3. Non guadagniamo dalla sperimentazione animale. Questo punto, per quanto riguarda la nostra piccola realtà, è totalmente privo di fondamento e addirittura offensivo. Chi ha mosso quest’accusa verso di noi dovrebbe anche spiegare in quale modo la sperimentazione animale all’interno di un Ente pubblico come l’Università possa costituire una fonte di guadagno.

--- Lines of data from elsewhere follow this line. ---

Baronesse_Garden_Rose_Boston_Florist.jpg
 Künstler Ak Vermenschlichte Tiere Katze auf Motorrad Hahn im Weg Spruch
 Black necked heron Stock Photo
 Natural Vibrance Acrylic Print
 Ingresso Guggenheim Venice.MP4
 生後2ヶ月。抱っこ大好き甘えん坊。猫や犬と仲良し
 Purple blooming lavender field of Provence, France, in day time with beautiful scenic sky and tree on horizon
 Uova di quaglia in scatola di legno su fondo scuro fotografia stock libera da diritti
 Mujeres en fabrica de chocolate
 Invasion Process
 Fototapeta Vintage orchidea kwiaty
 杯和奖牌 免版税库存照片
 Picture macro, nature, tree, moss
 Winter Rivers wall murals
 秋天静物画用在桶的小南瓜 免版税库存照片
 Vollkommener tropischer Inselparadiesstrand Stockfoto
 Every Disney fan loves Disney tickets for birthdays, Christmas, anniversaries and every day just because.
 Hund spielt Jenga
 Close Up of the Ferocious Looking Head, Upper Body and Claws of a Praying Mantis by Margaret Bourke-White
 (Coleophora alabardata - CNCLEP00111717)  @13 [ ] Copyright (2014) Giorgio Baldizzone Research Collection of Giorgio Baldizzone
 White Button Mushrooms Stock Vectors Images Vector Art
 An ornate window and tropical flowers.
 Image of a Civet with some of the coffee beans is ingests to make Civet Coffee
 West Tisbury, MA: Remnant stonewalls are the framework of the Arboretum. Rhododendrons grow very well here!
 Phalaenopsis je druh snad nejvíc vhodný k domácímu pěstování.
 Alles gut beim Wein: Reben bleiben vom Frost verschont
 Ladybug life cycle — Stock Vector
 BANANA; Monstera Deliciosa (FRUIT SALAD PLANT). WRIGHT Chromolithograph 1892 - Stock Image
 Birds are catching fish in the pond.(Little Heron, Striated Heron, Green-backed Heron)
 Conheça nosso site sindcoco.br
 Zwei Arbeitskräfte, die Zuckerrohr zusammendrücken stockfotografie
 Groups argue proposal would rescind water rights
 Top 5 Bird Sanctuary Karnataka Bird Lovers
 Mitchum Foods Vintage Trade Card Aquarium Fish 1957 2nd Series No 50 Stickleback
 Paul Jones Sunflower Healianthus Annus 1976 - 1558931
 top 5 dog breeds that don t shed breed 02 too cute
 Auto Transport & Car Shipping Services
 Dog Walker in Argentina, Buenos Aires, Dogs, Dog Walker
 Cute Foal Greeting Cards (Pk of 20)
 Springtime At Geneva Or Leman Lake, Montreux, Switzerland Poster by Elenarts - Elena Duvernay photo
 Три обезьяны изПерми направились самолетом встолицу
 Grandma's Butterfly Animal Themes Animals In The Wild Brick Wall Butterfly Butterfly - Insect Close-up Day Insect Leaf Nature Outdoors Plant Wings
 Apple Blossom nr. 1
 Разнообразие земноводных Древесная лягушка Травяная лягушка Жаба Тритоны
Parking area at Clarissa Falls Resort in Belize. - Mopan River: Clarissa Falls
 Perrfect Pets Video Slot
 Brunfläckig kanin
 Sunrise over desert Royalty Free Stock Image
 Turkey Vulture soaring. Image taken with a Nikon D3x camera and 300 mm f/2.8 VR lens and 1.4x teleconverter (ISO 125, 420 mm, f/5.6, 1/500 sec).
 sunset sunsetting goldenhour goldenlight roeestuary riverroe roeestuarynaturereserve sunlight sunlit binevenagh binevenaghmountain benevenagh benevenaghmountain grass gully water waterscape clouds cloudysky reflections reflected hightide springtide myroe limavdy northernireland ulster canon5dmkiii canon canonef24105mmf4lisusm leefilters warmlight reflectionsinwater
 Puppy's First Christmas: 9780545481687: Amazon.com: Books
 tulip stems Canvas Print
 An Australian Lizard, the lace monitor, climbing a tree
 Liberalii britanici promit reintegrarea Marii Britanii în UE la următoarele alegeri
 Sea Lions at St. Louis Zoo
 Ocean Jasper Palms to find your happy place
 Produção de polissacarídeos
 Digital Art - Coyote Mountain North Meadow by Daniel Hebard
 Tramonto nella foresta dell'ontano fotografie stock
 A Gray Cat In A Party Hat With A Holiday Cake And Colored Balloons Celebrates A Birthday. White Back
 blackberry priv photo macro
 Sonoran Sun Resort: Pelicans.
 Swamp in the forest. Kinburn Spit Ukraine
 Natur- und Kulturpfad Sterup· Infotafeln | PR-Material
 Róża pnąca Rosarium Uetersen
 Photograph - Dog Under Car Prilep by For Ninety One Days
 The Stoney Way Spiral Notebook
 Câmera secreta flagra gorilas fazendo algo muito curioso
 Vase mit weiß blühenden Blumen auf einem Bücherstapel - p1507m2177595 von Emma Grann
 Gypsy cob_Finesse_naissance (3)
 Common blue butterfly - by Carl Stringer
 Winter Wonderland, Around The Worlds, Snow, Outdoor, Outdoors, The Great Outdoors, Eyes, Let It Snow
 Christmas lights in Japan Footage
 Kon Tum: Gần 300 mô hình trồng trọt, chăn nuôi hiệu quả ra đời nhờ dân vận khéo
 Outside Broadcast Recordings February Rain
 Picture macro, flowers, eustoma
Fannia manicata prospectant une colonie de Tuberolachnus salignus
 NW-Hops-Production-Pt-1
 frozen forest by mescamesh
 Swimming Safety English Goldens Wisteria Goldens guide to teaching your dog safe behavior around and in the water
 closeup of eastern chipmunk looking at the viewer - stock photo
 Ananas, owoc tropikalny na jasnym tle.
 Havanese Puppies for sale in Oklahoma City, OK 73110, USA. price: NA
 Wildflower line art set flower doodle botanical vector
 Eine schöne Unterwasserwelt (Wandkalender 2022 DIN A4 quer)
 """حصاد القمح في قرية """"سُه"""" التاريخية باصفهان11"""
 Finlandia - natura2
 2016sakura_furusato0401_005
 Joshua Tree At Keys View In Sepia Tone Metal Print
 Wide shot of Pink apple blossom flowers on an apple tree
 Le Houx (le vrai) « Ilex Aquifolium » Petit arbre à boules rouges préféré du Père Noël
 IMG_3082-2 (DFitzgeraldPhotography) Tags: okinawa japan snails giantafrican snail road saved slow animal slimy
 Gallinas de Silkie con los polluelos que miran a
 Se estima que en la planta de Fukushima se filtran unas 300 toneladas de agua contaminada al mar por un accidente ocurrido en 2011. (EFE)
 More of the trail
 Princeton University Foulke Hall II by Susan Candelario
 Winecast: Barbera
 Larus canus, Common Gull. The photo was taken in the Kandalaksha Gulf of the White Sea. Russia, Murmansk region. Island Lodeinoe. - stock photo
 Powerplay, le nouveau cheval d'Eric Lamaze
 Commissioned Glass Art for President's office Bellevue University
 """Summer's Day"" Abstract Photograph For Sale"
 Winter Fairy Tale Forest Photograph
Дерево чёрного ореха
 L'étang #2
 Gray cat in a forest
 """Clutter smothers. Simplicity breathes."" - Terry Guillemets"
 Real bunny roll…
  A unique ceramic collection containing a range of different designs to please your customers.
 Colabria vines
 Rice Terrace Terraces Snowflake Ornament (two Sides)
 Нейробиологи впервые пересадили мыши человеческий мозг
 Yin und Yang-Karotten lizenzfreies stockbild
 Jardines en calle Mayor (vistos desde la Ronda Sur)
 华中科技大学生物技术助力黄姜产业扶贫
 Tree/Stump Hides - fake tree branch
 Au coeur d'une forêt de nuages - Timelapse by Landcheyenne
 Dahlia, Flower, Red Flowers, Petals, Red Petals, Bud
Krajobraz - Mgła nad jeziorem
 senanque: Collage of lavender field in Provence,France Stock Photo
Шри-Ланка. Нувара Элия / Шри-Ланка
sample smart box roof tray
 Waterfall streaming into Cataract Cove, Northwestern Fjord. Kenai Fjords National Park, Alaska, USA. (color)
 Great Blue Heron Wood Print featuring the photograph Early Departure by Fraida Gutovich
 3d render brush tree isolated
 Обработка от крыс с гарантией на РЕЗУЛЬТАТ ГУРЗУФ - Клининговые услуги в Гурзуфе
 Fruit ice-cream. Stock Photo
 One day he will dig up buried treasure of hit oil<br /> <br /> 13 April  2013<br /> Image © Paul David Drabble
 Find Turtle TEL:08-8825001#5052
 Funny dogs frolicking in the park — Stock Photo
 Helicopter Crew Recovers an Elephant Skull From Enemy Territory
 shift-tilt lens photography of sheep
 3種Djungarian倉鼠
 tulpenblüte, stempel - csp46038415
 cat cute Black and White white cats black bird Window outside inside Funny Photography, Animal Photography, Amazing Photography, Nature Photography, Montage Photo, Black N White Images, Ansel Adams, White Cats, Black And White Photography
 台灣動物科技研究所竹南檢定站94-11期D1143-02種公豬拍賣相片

4. L’importanza dell’Università. Senza la ricerca universitaria, spesso ritenuta “di base” e scollegata da quella farmaceutica, non ci sarebbero innovazioni e applicazioni. Per quanto l’utilizzo dell’animale possa essere considerato un sacrificio inutile, ci sentiamo di dire senza alcun timore che non lo è. Ad oggi non esiste alternativa, perchè per quanto la ricerca stia facendo passi da gigante, non è possibile mimare la complessità di un sistema vivente in toto. Ribadiamo che questa è l’ultima fase della nostra ricerca di base, che per la stragrande maggioranza degli esperimenti si avvale di modelli non animali. Per la sindrome di Rett la sperimentazione animale non serve nemmeno a testare una cura, ma a cercare di comprendere il perché ci si ammala: se non si conoscono le cause di questa malattia, è impossibile pensare a una cura.
5. La delusione di non sentirsi appoggiati. La ricerca non deve suscitare indignazione ma speranza. A conclusione di quanto detto sino a qui, ci sentiamo di chiedere a Busto, ai suoi cittadini e alla sua amministrazione comunale, di essere fieri di dare ospitalità alla ricerca universitaria. Lo stesso invito lo rivolgiamo a tutte le istituzioni, al ministro dell’Università e della ricerca Stefania Giannini, al ministro della Sanità Beatrice Lorenzin e al premier Matteo Renzi. A loro chiediamo di difendere la ricerca universitaria, di tutelare la salute dei cittadini e la dignità di chi, in questo paese, ancora decide di fare ricerca.